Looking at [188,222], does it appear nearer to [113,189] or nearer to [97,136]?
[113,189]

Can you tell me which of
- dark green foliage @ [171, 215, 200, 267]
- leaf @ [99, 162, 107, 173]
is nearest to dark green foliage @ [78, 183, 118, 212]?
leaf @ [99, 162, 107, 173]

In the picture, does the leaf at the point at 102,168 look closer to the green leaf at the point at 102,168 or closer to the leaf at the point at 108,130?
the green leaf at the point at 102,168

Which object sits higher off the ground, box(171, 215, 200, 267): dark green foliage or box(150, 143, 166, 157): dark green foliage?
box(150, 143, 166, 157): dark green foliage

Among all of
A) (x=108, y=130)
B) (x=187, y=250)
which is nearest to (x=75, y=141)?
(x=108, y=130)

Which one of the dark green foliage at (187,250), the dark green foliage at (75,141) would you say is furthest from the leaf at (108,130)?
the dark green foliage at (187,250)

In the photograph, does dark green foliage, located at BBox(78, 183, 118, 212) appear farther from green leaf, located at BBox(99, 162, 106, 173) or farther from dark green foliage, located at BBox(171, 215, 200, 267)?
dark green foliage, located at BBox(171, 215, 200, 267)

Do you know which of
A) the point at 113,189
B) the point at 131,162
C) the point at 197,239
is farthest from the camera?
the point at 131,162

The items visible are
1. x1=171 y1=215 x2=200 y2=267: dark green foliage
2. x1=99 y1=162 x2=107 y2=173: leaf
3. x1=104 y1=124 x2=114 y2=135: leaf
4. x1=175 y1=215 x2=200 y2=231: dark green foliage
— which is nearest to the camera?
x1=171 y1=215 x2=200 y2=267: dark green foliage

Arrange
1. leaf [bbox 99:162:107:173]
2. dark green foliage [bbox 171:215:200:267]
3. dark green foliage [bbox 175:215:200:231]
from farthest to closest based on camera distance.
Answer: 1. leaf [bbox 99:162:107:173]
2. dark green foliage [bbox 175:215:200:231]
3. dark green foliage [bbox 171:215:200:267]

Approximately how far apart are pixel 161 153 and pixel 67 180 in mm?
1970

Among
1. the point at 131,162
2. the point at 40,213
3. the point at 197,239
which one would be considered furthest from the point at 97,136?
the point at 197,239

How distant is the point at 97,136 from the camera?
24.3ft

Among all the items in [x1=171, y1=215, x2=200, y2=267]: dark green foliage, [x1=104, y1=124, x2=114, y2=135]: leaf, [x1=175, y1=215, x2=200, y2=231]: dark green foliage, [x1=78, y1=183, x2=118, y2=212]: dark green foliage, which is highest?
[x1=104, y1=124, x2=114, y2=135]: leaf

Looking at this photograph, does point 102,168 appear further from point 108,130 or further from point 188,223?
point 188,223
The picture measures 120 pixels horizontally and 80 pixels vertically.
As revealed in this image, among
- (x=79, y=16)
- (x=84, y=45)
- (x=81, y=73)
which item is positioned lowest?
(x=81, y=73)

TASK DIRECTIONS »
From the records above, extract every entry exactly as given.

SOLUTION TO THIS PROBLEM »
Looking at [188,222], does it appear nearer to [113,189] or nearer to [97,136]?
[113,189]

Can you tell me which of
- dark green foliage @ [171, 215, 200, 267]
- leaf @ [99, 162, 107, 173]
is nearest to dark green foliage @ [78, 183, 118, 212]?
leaf @ [99, 162, 107, 173]

In the picture, does the leaf at the point at 102,168 look closer to the green leaf at the point at 102,168 or closer to the leaf at the point at 108,130?
the green leaf at the point at 102,168

Which object sits higher off the ground, box(171, 215, 200, 267): dark green foliage or box(150, 143, 166, 157): dark green foliage?
box(150, 143, 166, 157): dark green foliage

Among all of
A) (x=108, y=130)
B) (x=187, y=250)
which is nearest to (x=75, y=141)?
(x=108, y=130)

Which one of the dark green foliage at (187,250), the dark green foliage at (75,141) would you say is furthest from the leaf at (108,130)?
the dark green foliage at (187,250)

In the photograph, does dark green foliage, located at BBox(78, 183, 118, 212) appear farther from green leaf, located at BBox(99, 162, 106, 173) or farther from dark green foliage, located at BBox(171, 215, 200, 267)?
dark green foliage, located at BBox(171, 215, 200, 267)

Do you know which of
A) the point at 113,189
B) the point at 131,162
C) the point at 197,239
is farthest from the camera?
the point at 131,162

The items visible are
1. x1=171 y1=215 x2=200 y2=267: dark green foliage
2. x1=99 y1=162 x2=107 y2=173: leaf
3. x1=104 y1=124 x2=114 y2=135: leaf
4. x1=175 y1=215 x2=200 y2=231: dark green foliage
— which is nearest to the camera?
x1=171 y1=215 x2=200 y2=267: dark green foliage

Arrange
1. leaf [bbox 99:162:107:173]
2. dark green foliage [bbox 171:215:200:267]
3. dark green foliage [bbox 175:215:200:231]
from farthest to closest based on camera distance.
Answer: 1. leaf [bbox 99:162:107:173]
2. dark green foliage [bbox 175:215:200:231]
3. dark green foliage [bbox 171:215:200:267]

Approximately how far apart are pixel 161 153 and pixel 67 180 in mm?
1970

Among
1. the point at 131,162
2. the point at 40,213
3. the point at 197,239
which one would be considered furthest from the point at 97,136?
the point at 197,239

How distant is the point at 97,136 from the camera?
24.3ft

Among all the items in [x1=171, y1=215, x2=200, y2=267]: dark green foliage, [x1=104, y1=124, x2=114, y2=135]: leaf, [x1=175, y1=215, x2=200, y2=231]: dark green foliage, [x1=78, y1=183, x2=118, y2=212]: dark green foliage, which is highest?
[x1=104, y1=124, x2=114, y2=135]: leaf

Looking at this photograph, does point 102,168 appear further from point 108,130 or further from point 188,223?
point 188,223
The picture measures 120 pixels horizontally and 80 pixels vertically.
As revealed in this image, among
- (x=79, y=16)
- (x=84, y=45)
- (x=81, y=73)
which item is positioned lowest?
(x=81, y=73)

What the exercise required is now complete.